Pour en parler aujourd'hui avec nous, nous avons Jon Messenger,
spécialiste des conditions du travail de l'OIT et auteur de ce rapport.
Bonjour Jon, merci d'être avec nous.
Oui, bonjour Isabel.
Jon, est-ce qu'on peut être plus productif en travaillant moins?
Oui, c'est la vérité.
Beaucoup de personnes ne pensent pas que c'est la vérité,
mais nous avons beaucoup de preuves que
les pays, et aussi les personnes qui travaillent le plus,
sont les moins productifs,
parce que si vous travaillez beaucoup d'heures,
vous pouvez devenir très fatigué, même épuisé, et après,
votre productivité peut diminuer.
Donc à la fin, c'est beaucoup mieux de pouvoir s'adapter,
d'adapter les horaires, d'être plus flexible
et on a vu que ça marchait pendant la pandémie.

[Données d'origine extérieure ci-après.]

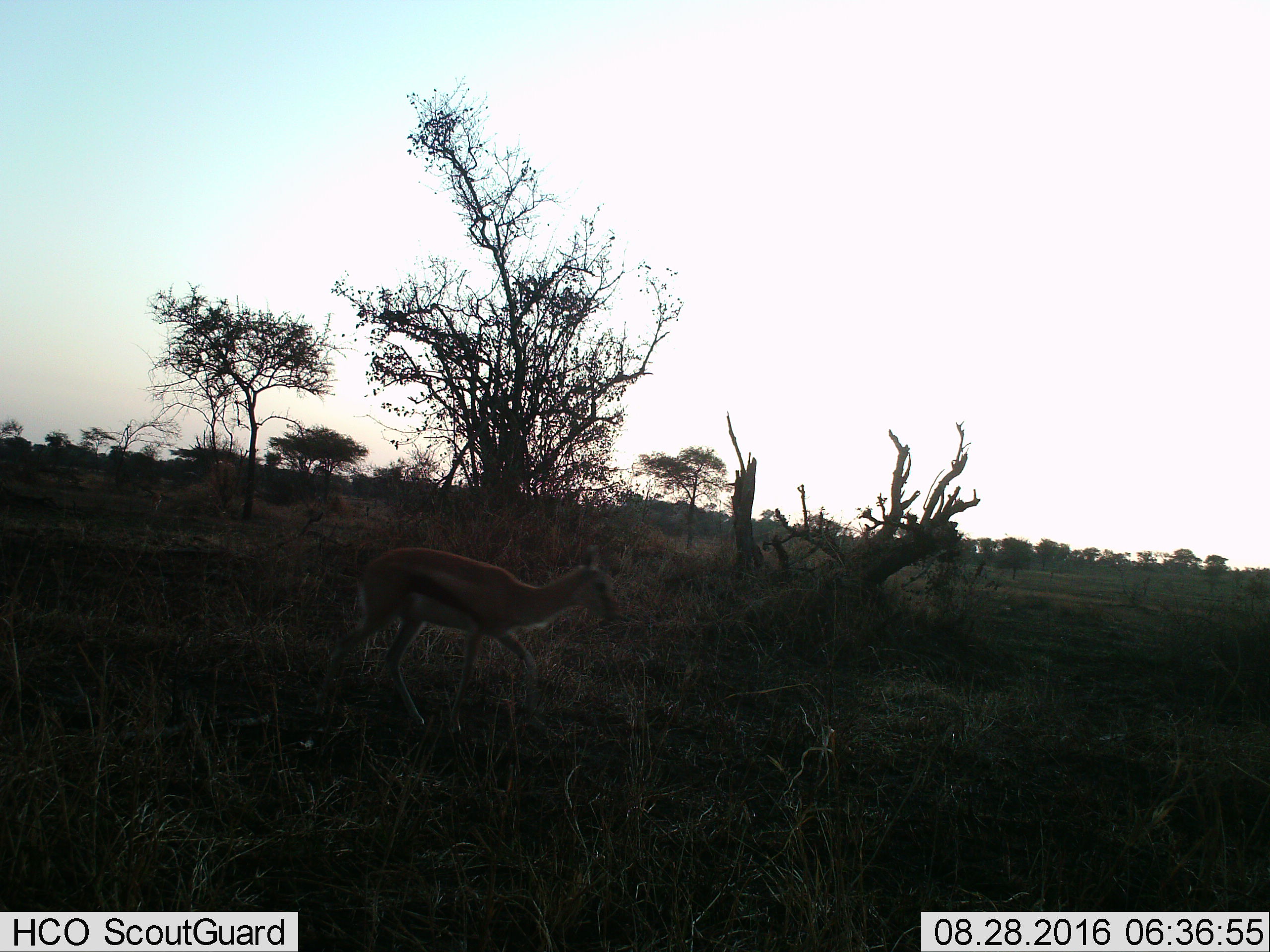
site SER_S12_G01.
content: unidentified animal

Les entreprises ont continué à fonctionner,
l'économie a continué à fonctionner, l'adaptation a été très rapide,
mais les gens ont d'un seul coup appris
à travailler autrement.
Oui, c'est incroyable pour moi, parce que la préparation,
ce n'était pas là, c'est beaucoup mieux en fait
Oui, ça a été une improvisation.
Ça a été une improvisation.
Ça a été des conditions pires.
Mais même avec des conditions pires, après deux, trois, quatre mois,
la productivité était là et le résultat était là, les conditions pires
mais la productivité qui n'est pas réduite, qui en fait a augmenté.
Je pense que c'est parce que les gens vraiment
s'adaptaient bien et ciblaient sur les tâches nécessaires,
et pas perdre beaucoup de temps juste pour les choses qui ne comptent pas.
Alors, ce qu'a fait la pandémie,
nous faire parler des choses dont on parlait déjà un petit peu,
mais il y avait beaucoup de résistances, ne serait-ce que peut-être
de la part des entreprises ou des propres travailleurs,
justement à adapter ces horaires.
On en parlait depuis longtemps et d'un seul coup avec la pandémie,
ça s'est accéléré et maintenant,
on en parle franchement et on voit que c'est possible.
Oui, c'est clair que c'est possible.
La pandémie a donné la preuve que c'est possible.
C'était une expérience mondiale avec le télétravail maximum,
peut-être plus que maximum.
Toutes les personnes qui peuvent faire du télétravail ont fait
du télétravail pendant la pandémie et nous avons vu le résultat.
Les employeurs et beaucoup de managers ont peur de perdre le contrôle,
parce qu'ils pensaient, s'ils perdent le contrôle,
Parce qu'ils ne voient plus leurs employés et d'un seul coup,
«Mais qu'est-ce qu'ils font?»
Oui. «Si vous ne pouvez pas voir l'employé,
comment pouvez-vous être sûr qu'il va
vraiment être en train de travailler?»
Mais c'est le résultat qui compte.
Vous avez besoin d'utiliser un système avec une base de résultat,
et pas juste gérer les disponibilités,
et pas juste gérer s'ils sont là ou pas là sur leur chaise,
parce que vous pouvez rester sur une chaise et ne rien faire du tout.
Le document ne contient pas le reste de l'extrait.